Sucedeu pois que, acabando o Senhor de falar a Jó aquelas palavras, o Senhor disse a Elifaz o temanita: Minha ira se acendeu contra ti, e contra teus dois amigos, porque não falastes de mim bem e direitamente, como meu servo Jó.
Agora, pois, tomai-vos sete bezerros e sete carneiros, e ide-vos a meu servo Jó; e oferecei holocaustos por vós outros, e meu servo Jó ore por vós. Porque deveras atentarei para seu rosto, para que vos não trate conforme a vossa louquice; porque de mim não falastes bem e direitamente, como meu servo Jó.

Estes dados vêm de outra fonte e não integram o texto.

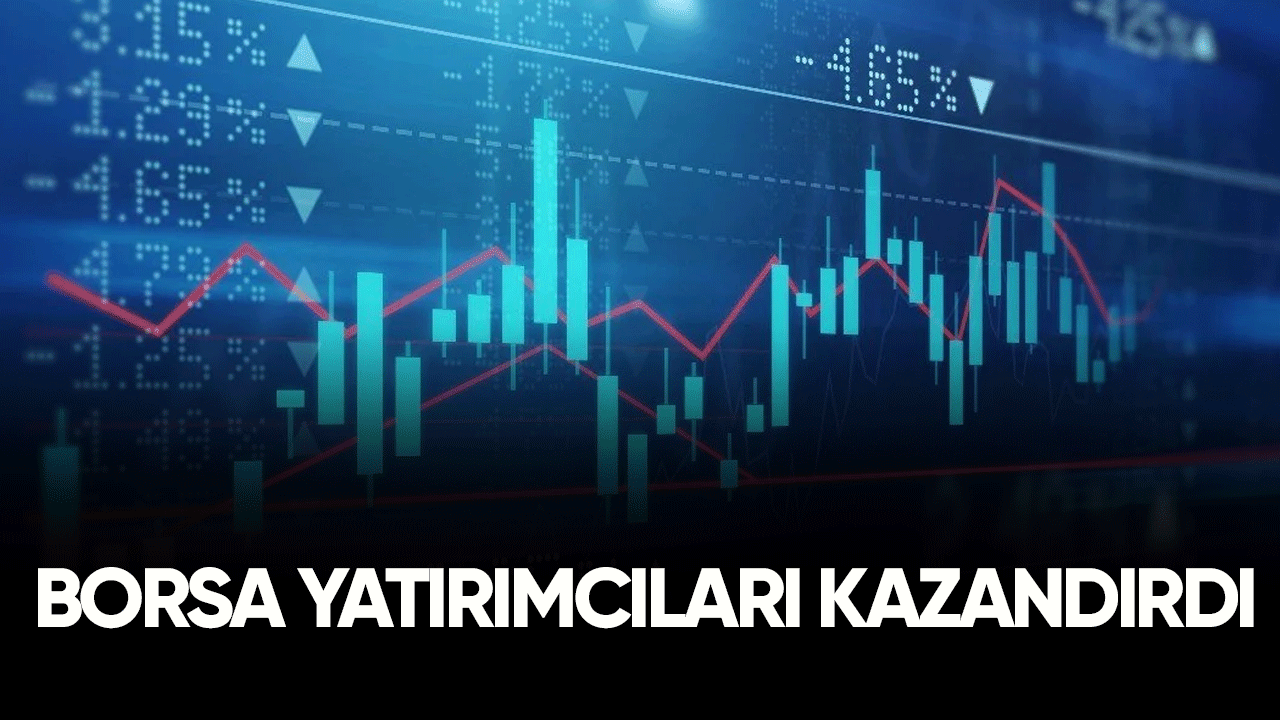 Borsa yatırımcıları kazandırdı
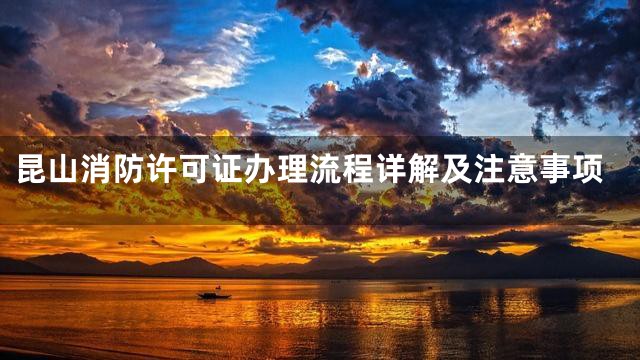 昆山消防许可证办理流程详解及注意事项
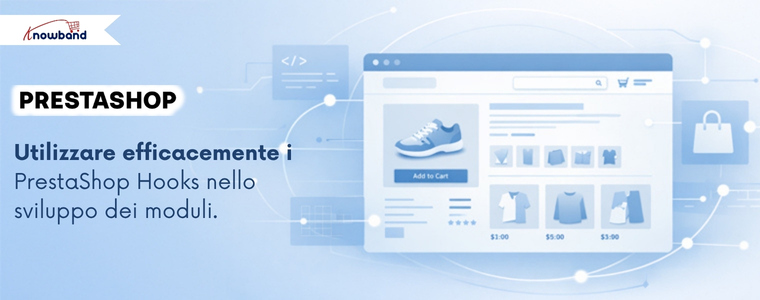 Guida Knowband all’uso efficace degli hook PrestaShop nello sviluppo dei moduli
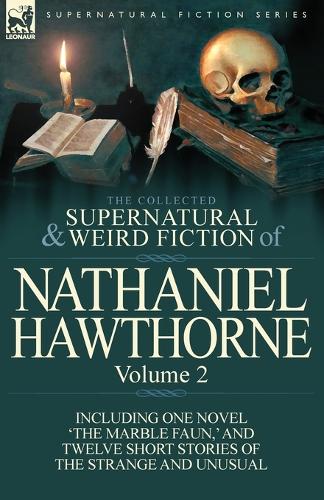 The Collected Supernatural and Weird Fiction of Nathaniel Hawthorne: Volume 2-Including One Novel 'The Marble Faun, ' and Twelve Short Stories of the (Paperback)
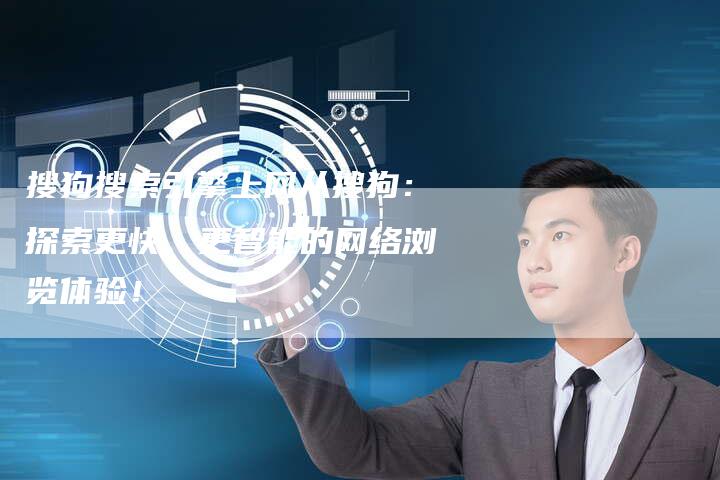 搜狗搜索引擎上网从搜狗：探索更快、更智能的网络浏览体验！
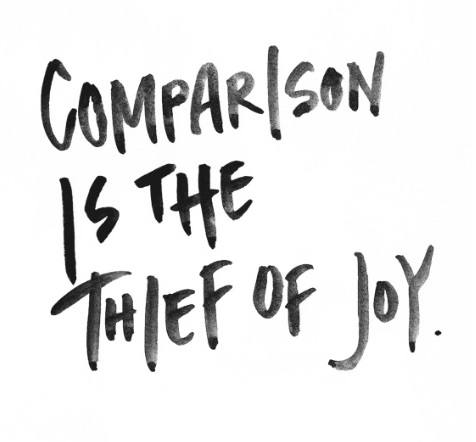 comparison is the thief of joy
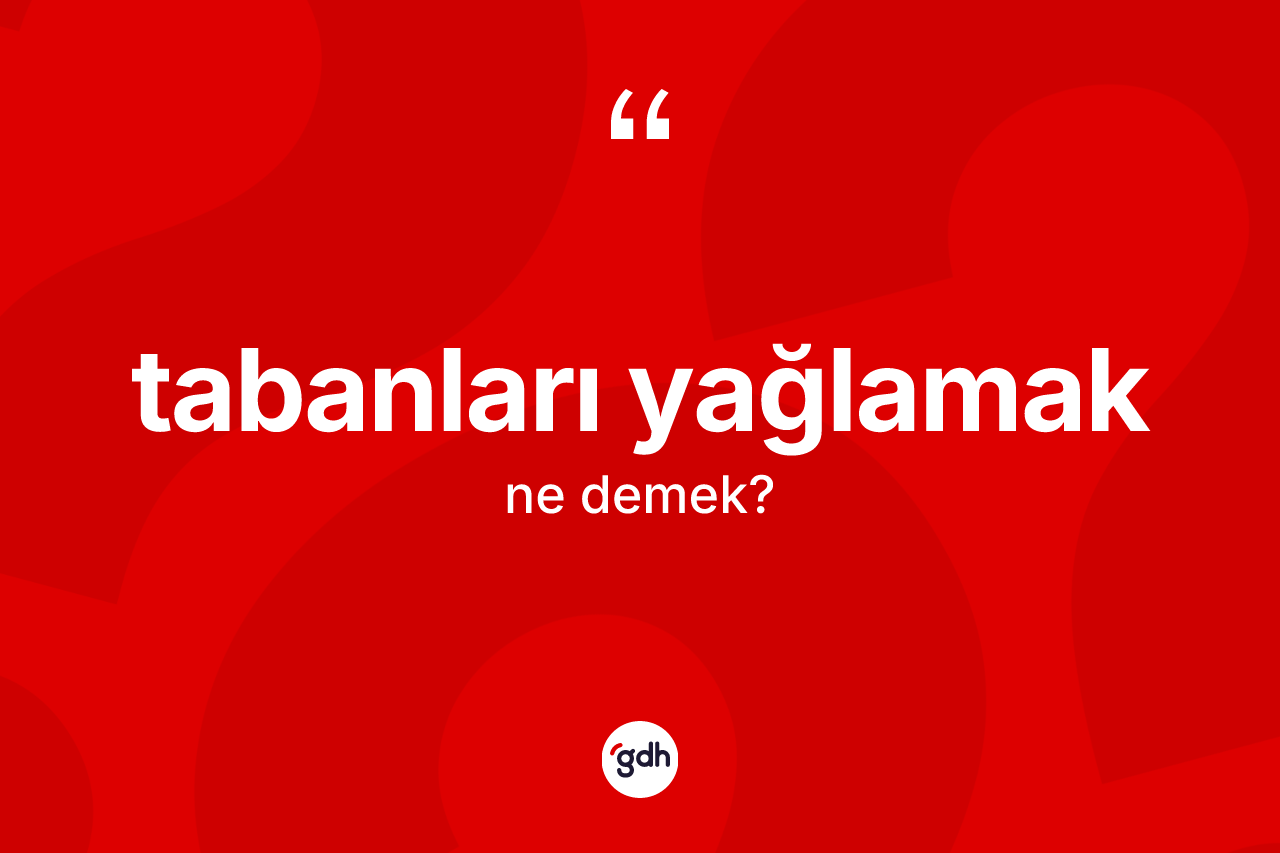 Tabanları yağlamak ifadesinin tanımı nedir? Tabanları yağlamak ifadesinin özellikleri nelerdir?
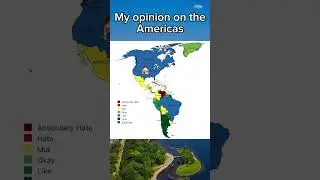 My opinion on the Americas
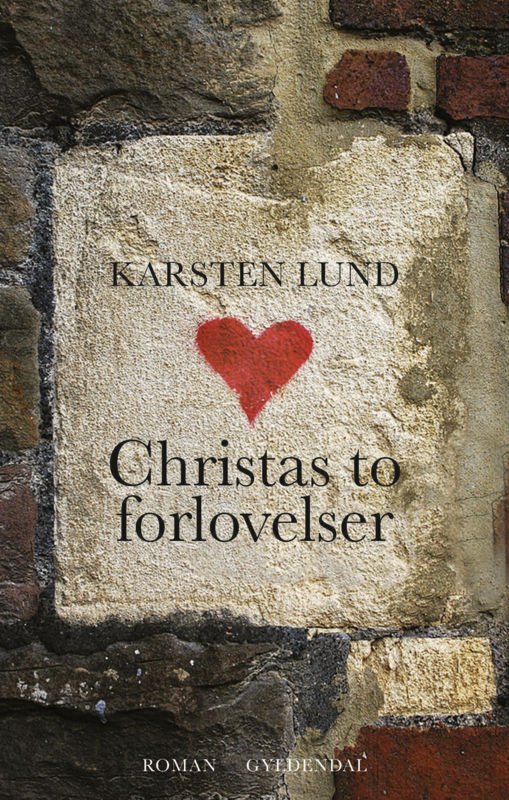 Cover for Karsten Lund · Christas to forlovelser (Sewn Spine Book) [1st edition] (2016)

Então foram Elifaz, o temanita, e Bildade, o suíta, e Zofar, o naamatita, e fizeram como o Senhor lhes dissera; e o Senhor atentou para o rosto de Jó.
E o Senhor virou o cativeiro de Jó, orando este por seus amigos. E o Senhor acrescentou a Jó outro tanto em dobro a tudo quanto tinha.
Então vieram a ele todos seus irmãos, e todas suas irmãs, e todos quantos dantes o conheceram, e comeram com ele pão em sua casa; e condoeram-se dele, e consolaram-no acerca de todo o mal que o Senhor trouxera sobre ele. E cada qual lhe dera uma peça de dinheiro, e cada um também uma joia de ouro.
E assim abençoou o Senhor ao último estado de Jó mais que o primeiro; porque teve catorze mil ovelhas, e seis mil camelos, e mil juntas de bois, e mil asnas.
Também teve sete filhos, e três filhas.
E chamou o nome de uma Jemima, e o nome da outra Quésia; e o nome da terceira, Quéren-Hapuque.
E não se acharam mulheres tão formosas como as filhas de Jó em toda a terra; e seu pai lhes deu herança entre seus irmãos.
E depois disto, viveu Jó centro e quarenta anos; e viu a seus filhos, e aos filhos de seus filhos, até em quatro gerações.